It took Remus several groggy seconds to gather himself, but eventually he slid out of bed and padded across the cold dormitory floor after them. The three boys lined up at the foot of Sirius’s bed like a very poorly rehearsed choir.

At James’s signal they launched into the most atrocious rendition of Happy Birthday that Remus had ever been subjected to. The singing was so off-key it could have stunned a troll.

Sirius shot upright, eyes wide, hair a wild black halo around him. Before he could even protest, James whipped out his wand with a flourish and—

—birds exploded into being.

Tiny, chirping, fluttering birds filled the air, circling Sirius and adding their shrill chorus to the chaos.

(Later, Peter would ask — baffled — “Why birds, James?” And James, shrugging with a ridiculous sort of pride, would reply, “They’re festive, aren’t they, Pete?” Peter would let it go, but Remus knew the truth. Birds were the only thing James had successfully taught himself to conjure in the last two months — and he had practised relentlessly, just so he’d have something special prepared for Sirius’s birthday.)

Now Sirius had both hands clamped over his ears, overwhelmed by birds and terrible singing, and he was laughing — great, loud, barking laughter that filled the room like sunlight.

James laughed too, then leapt right onto Sirius’s bed, nearly collapsing the mattress. He threw his arms around Sirius in a half-tackle, shouting,
“Happy birthday, mate!”

Peter stammered his own congratulations, beaming proudly.

And then it was Remus’s turn.

Sirius looked up at him, smile still wide and bright — a smile meant just for him — and Remus felt heat rush to his ears so suddenly it almost hurt. His breath caught, like someone had briefly stolen it from his lungs.

What on earth was that supposed to mean?

But he managed a small, shy smile back, and that seemed to be enough.

Because Sirius’s grin somehow grew even wider.

And Remus realised, with a quiet shock, that birthdays — when celebrated like this — could actually be magical.

__

 

November the third was the first time the fog around Remus lifted for a feeling other than the pure, corrosive rage that had hollowed him out every time he dared to feel anything at all.
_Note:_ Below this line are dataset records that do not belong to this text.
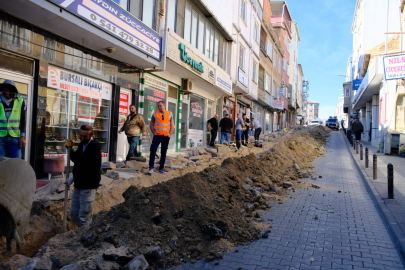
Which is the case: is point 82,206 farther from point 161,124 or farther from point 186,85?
point 186,85

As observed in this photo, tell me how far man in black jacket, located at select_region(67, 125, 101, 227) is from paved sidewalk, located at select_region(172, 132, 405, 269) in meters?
1.87

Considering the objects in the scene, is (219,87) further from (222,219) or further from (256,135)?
(222,219)

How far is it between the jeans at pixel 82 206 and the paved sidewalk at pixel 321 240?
1857 mm

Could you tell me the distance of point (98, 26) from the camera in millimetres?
7855

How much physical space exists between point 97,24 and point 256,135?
13611 millimetres

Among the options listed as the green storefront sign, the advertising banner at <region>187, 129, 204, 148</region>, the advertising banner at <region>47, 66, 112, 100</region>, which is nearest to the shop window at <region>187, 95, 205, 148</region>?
the advertising banner at <region>187, 129, 204, 148</region>

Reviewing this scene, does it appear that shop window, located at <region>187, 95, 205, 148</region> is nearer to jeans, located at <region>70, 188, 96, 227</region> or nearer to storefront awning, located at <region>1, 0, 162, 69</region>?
storefront awning, located at <region>1, 0, 162, 69</region>

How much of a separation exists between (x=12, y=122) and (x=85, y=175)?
190cm

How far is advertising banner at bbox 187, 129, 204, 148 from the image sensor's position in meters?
16.5

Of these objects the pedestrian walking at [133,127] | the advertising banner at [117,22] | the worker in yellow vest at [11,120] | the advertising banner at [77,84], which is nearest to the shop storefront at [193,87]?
the advertising banner at [117,22]

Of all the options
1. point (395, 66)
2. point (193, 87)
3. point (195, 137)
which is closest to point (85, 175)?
point (193, 87)

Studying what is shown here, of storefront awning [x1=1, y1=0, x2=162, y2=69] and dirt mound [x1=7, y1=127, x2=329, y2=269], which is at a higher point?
storefront awning [x1=1, y1=0, x2=162, y2=69]

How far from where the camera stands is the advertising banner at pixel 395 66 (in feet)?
49.6

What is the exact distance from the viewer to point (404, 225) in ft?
16.8
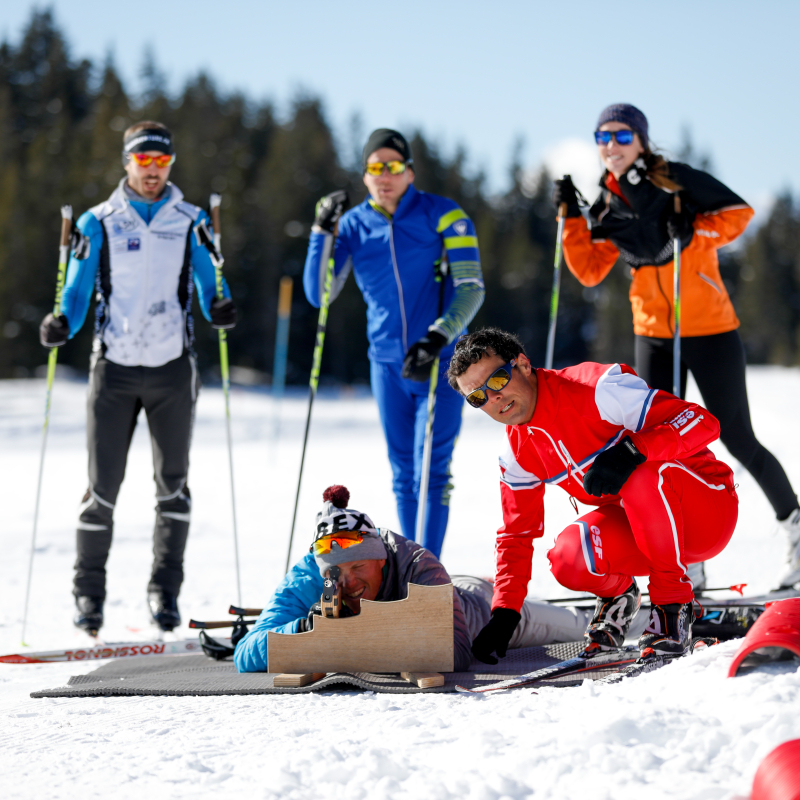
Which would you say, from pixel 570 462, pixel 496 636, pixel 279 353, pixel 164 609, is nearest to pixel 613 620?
pixel 496 636

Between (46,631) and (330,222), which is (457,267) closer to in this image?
(330,222)

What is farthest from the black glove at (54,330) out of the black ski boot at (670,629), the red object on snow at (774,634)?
the red object on snow at (774,634)

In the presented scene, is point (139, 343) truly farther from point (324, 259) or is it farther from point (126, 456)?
point (324, 259)

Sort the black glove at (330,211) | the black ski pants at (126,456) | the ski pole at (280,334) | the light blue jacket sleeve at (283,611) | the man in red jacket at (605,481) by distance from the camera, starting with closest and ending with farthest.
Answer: the man in red jacket at (605,481) < the light blue jacket sleeve at (283,611) < the black ski pants at (126,456) < the black glove at (330,211) < the ski pole at (280,334)

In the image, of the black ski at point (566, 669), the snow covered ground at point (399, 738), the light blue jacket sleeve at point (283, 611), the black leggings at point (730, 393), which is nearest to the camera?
the snow covered ground at point (399, 738)

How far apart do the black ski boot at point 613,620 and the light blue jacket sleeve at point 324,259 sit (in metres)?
2.22

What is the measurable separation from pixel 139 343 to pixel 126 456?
1.85 feet

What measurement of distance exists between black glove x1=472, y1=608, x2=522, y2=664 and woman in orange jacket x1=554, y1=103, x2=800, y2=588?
144 cm

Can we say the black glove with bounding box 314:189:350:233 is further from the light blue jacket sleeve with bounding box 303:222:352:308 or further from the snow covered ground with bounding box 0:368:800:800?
the snow covered ground with bounding box 0:368:800:800

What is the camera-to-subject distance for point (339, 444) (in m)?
15.9

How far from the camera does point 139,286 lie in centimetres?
434

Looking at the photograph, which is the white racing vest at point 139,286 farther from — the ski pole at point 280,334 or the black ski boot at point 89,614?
the ski pole at point 280,334

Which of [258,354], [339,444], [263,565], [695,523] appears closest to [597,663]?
[695,523]

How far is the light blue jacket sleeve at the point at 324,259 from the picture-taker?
4555 mm
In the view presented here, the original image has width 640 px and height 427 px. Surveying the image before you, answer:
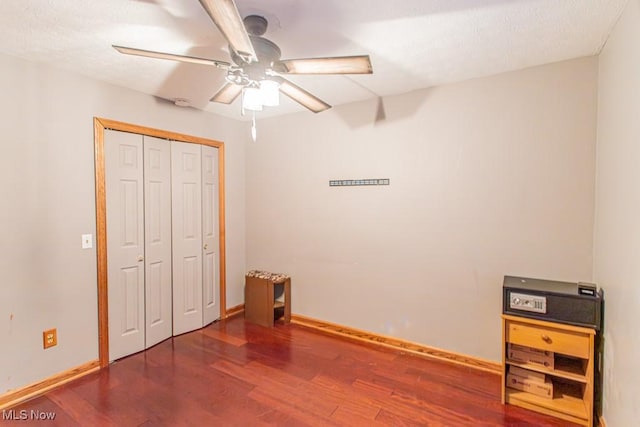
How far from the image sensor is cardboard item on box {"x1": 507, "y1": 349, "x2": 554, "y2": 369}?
6.92 ft

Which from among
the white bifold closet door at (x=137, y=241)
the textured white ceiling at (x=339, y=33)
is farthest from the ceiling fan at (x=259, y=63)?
the white bifold closet door at (x=137, y=241)

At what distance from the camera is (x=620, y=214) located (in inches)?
66.6

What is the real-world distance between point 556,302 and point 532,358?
0.44 meters

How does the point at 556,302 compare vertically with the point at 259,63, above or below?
below

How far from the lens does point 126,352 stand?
2.85 meters

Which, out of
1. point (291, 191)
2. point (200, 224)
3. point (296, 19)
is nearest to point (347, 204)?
point (291, 191)

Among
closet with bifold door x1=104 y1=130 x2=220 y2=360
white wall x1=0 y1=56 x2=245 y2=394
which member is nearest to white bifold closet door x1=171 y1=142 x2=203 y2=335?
closet with bifold door x1=104 y1=130 x2=220 y2=360

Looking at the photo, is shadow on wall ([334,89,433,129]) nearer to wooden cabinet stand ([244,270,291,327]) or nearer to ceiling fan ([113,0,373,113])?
ceiling fan ([113,0,373,113])

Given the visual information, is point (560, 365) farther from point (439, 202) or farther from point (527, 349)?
point (439, 202)

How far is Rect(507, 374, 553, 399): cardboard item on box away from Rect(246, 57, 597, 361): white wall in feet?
1.12

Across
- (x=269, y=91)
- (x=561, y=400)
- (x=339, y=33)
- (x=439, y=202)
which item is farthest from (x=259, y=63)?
(x=561, y=400)

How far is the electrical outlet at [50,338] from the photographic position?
2.36 metres

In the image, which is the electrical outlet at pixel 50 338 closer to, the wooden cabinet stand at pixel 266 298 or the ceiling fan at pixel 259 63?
the wooden cabinet stand at pixel 266 298

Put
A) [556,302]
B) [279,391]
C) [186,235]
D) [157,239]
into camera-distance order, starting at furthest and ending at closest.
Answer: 1. [186,235]
2. [157,239]
3. [279,391]
4. [556,302]
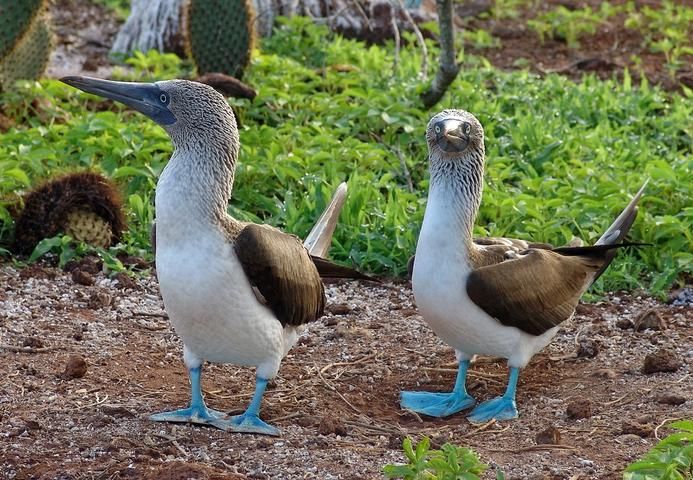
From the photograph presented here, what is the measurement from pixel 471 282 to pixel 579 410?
2.10 feet

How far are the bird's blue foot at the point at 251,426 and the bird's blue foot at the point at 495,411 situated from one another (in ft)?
2.68

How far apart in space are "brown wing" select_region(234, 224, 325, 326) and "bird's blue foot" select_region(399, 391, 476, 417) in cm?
54

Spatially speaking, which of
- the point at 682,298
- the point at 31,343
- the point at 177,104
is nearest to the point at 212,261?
the point at 177,104

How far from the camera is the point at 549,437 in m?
4.59

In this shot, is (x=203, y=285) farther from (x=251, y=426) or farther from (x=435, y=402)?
(x=435, y=402)

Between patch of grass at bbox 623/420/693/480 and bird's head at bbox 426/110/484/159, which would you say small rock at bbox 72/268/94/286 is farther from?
patch of grass at bbox 623/420/693/480

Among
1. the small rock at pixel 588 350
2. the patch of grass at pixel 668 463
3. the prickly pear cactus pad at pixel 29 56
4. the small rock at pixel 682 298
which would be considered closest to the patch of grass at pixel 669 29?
the small rock at pixel 682 298

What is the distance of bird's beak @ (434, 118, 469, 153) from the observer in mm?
4918

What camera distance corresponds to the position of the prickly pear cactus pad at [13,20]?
8406 mm

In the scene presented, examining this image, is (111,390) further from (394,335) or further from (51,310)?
(394,335)

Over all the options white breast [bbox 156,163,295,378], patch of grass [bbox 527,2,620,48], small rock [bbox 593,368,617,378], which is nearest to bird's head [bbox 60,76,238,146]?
white breast [bbox 156,163,295,378]

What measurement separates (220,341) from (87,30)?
25.3 feet

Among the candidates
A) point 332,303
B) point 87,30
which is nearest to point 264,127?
point 332,303

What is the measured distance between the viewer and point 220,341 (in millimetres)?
4586
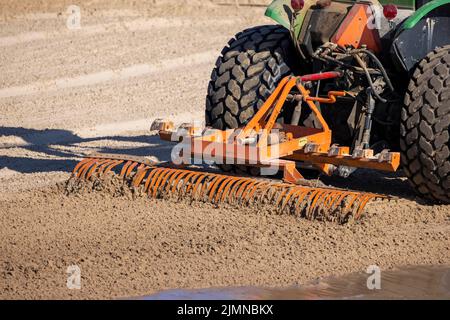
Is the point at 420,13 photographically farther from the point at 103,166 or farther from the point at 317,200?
the point at 103,166

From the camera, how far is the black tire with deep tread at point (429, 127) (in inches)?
307

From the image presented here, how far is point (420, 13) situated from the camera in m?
7.93

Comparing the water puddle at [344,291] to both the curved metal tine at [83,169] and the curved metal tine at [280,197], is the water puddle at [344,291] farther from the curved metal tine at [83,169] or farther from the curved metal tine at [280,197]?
the curved metal tine at [83,169]

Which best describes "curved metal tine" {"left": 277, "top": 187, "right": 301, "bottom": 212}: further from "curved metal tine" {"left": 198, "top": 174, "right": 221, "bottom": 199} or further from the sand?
"curved metal tine" {"left": 198, "top": 174, "right": 221, "bottom": 199}

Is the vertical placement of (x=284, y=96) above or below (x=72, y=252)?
above

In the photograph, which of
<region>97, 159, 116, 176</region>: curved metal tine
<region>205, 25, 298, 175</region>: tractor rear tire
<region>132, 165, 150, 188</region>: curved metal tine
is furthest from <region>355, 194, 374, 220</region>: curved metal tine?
<region>97, 159, 116, 176</region>: curved metal tine

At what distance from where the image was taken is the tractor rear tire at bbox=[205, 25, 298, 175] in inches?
346

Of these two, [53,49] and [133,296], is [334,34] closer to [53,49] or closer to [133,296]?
[133,296]

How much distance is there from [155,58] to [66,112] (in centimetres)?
322

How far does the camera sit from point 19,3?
19828 mm

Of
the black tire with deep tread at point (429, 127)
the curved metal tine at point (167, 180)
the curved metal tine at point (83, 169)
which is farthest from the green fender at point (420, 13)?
the curved metal tine at point (83, 169)

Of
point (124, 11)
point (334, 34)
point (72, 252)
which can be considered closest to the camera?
point (72, 252)

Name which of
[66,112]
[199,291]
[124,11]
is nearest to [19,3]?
[124,11]

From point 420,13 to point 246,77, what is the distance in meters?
1.62
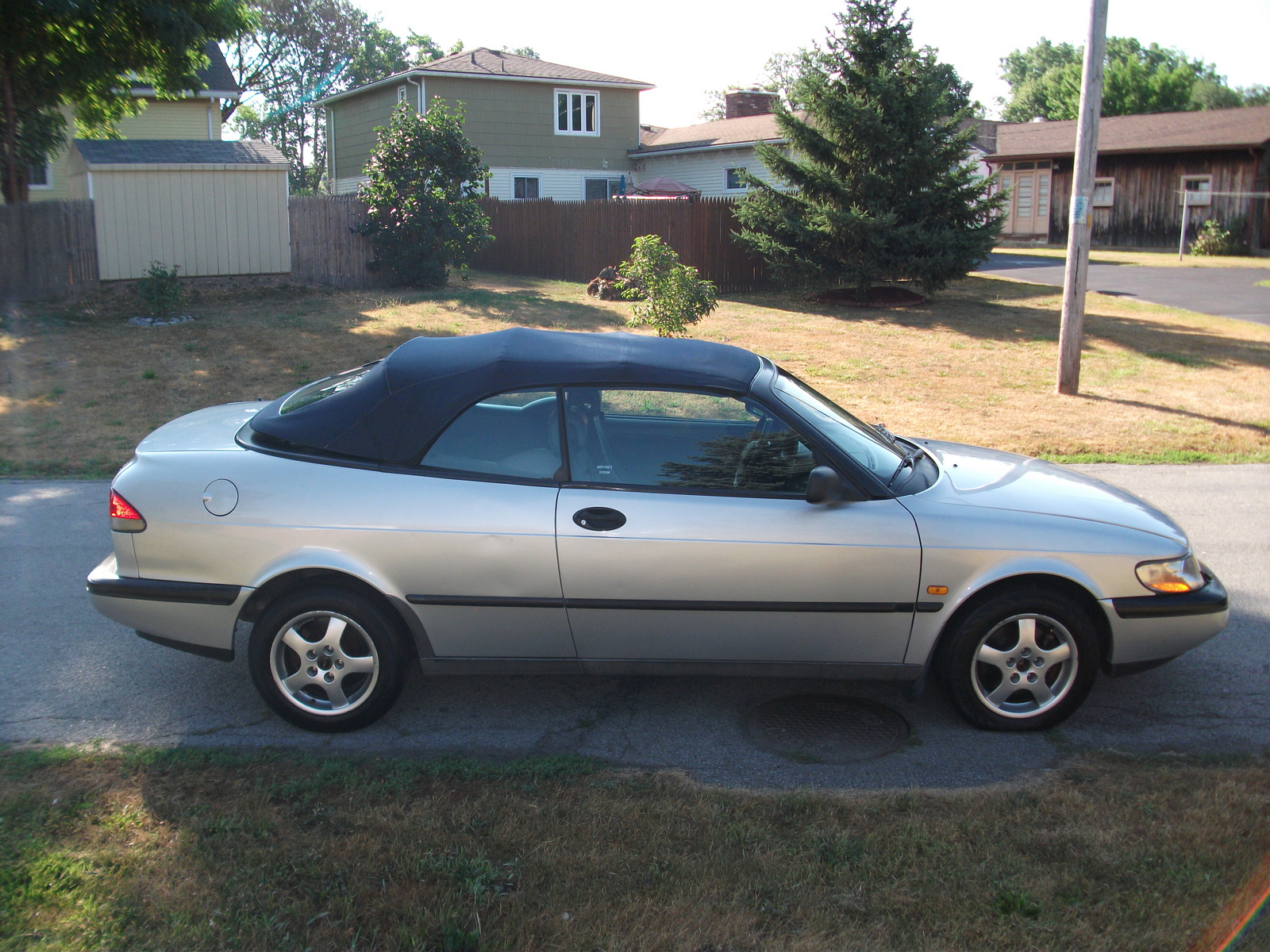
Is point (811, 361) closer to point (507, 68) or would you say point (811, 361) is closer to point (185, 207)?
point (185, 207)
November the third was the day Remus Lupin truly began to grieve.

He had already bought most of Sirius’s birthday presents a few weeks earlier — a few new parts for his beloved motorbike, now vanished along with its owner. An old jumper of Remus’s, worn and soft, enchanted so it would never lose his scent; Sirius had once admitted, half–teasing and half–pleading, that he missed his smell whenever they were apart. A hand-crafted star map, charmed so that the Moon and Sirius moved across the sky together, always side by side. And, lastly, a ridiculous, enormous heap of Bertie Bott’s Every Flavour Beans, because Sirius found them hilarious.

Now the gifts lay spread before him, untouched, as he sat on the sagging sofa at three o’clock in the morning.
He was waiting.

He wasn’t quite sure for what — or for whom.
Perhaps for Sirius to walk through the door, smirking, loud, alive.

But Sirius would not come home.
Remus knew that.

His mind, rational and brutal, knew the truth. But his body — his heart — Moony — every part of him cried out for Sirius with such unbearable longing that, for dreadful moments, it almost eclipsed the loss of James and Lily. Almost — and he despised himself for it.

He despised himself for ever trusting Sirius Black.
Despised himself for loving him.
Despised himself for still loving him, even now, when that love tasted like ash and betrayal in his mouth.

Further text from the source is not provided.